● **PROMPT**
List, from the lines below, each one with "Zealand" in it.

● **RECORDS SHOWN**

- - - -

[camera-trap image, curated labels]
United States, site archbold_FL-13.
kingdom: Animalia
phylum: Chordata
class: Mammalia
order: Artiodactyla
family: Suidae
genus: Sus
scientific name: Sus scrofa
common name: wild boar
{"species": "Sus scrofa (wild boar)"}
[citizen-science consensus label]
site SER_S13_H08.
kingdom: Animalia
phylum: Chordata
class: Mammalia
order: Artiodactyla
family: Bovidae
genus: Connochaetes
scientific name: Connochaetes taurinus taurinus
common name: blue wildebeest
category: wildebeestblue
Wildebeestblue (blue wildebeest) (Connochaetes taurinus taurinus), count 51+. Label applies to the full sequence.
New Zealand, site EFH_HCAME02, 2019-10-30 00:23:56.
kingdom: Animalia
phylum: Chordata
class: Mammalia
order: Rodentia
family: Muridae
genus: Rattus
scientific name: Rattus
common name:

- - - -

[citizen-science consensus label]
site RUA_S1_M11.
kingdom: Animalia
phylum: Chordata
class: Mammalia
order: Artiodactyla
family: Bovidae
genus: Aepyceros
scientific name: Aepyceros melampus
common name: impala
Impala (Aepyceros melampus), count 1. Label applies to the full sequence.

- - - -

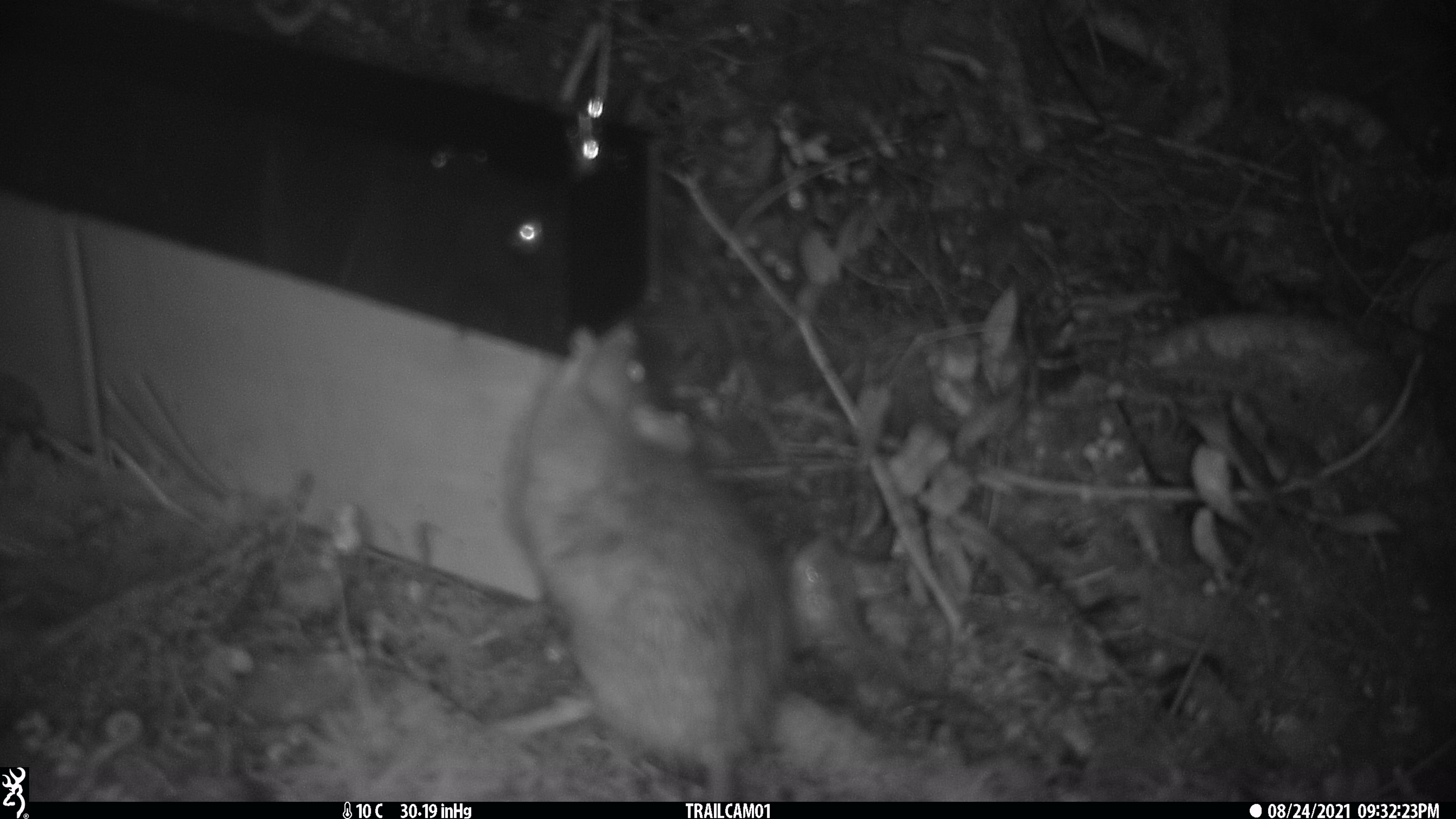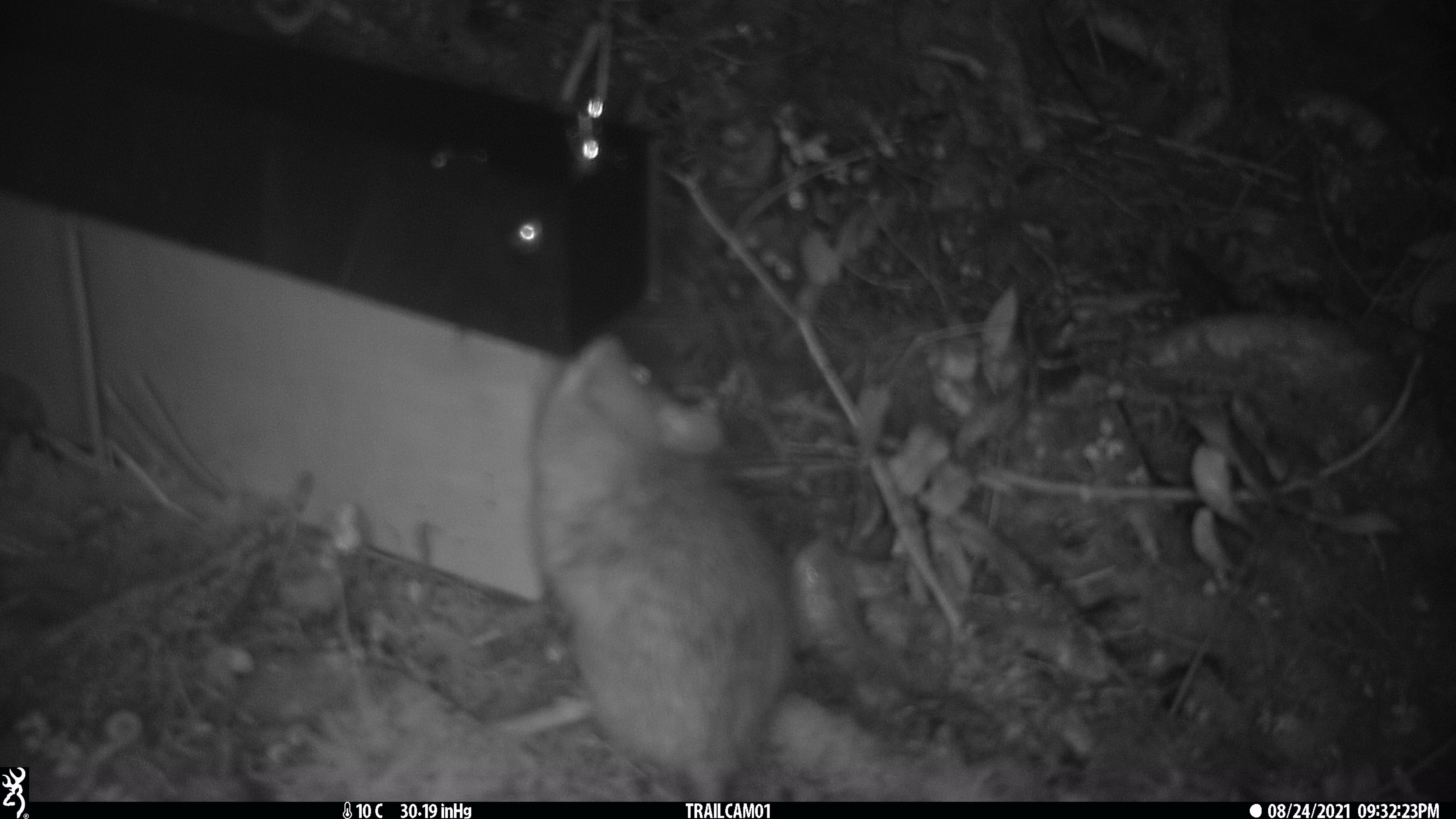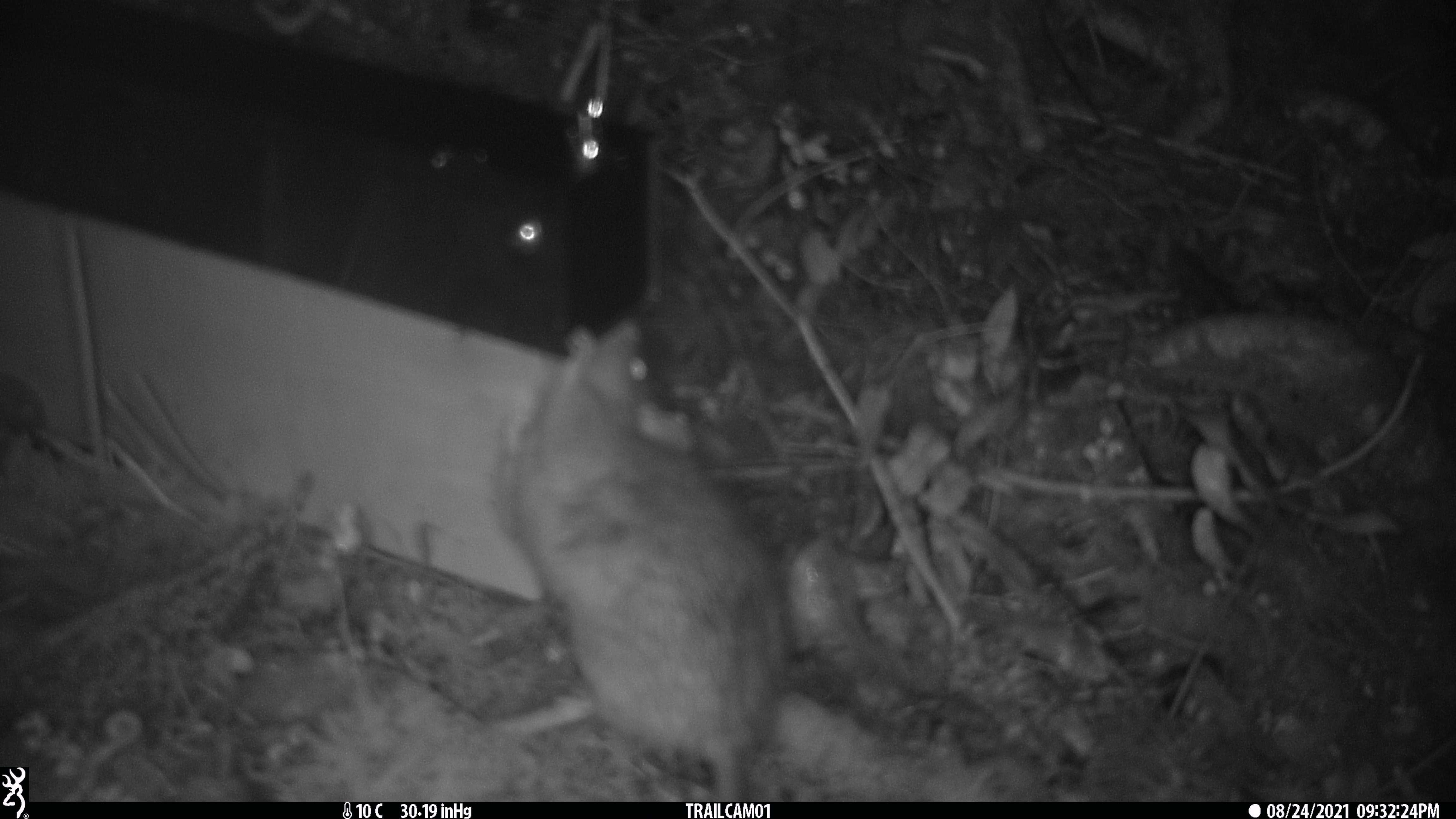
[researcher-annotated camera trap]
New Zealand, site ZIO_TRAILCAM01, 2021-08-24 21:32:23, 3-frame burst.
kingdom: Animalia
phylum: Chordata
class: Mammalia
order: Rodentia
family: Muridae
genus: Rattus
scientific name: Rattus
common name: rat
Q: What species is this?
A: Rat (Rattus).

- - - -

● **SOLUTION**
New Zealand, site EFH_HCAME02, 2019-10-30 00:23:56.
New Zealand, site ZIO_TRAILCAM01, 2021-08-24 21:32:23, 3-frame burst.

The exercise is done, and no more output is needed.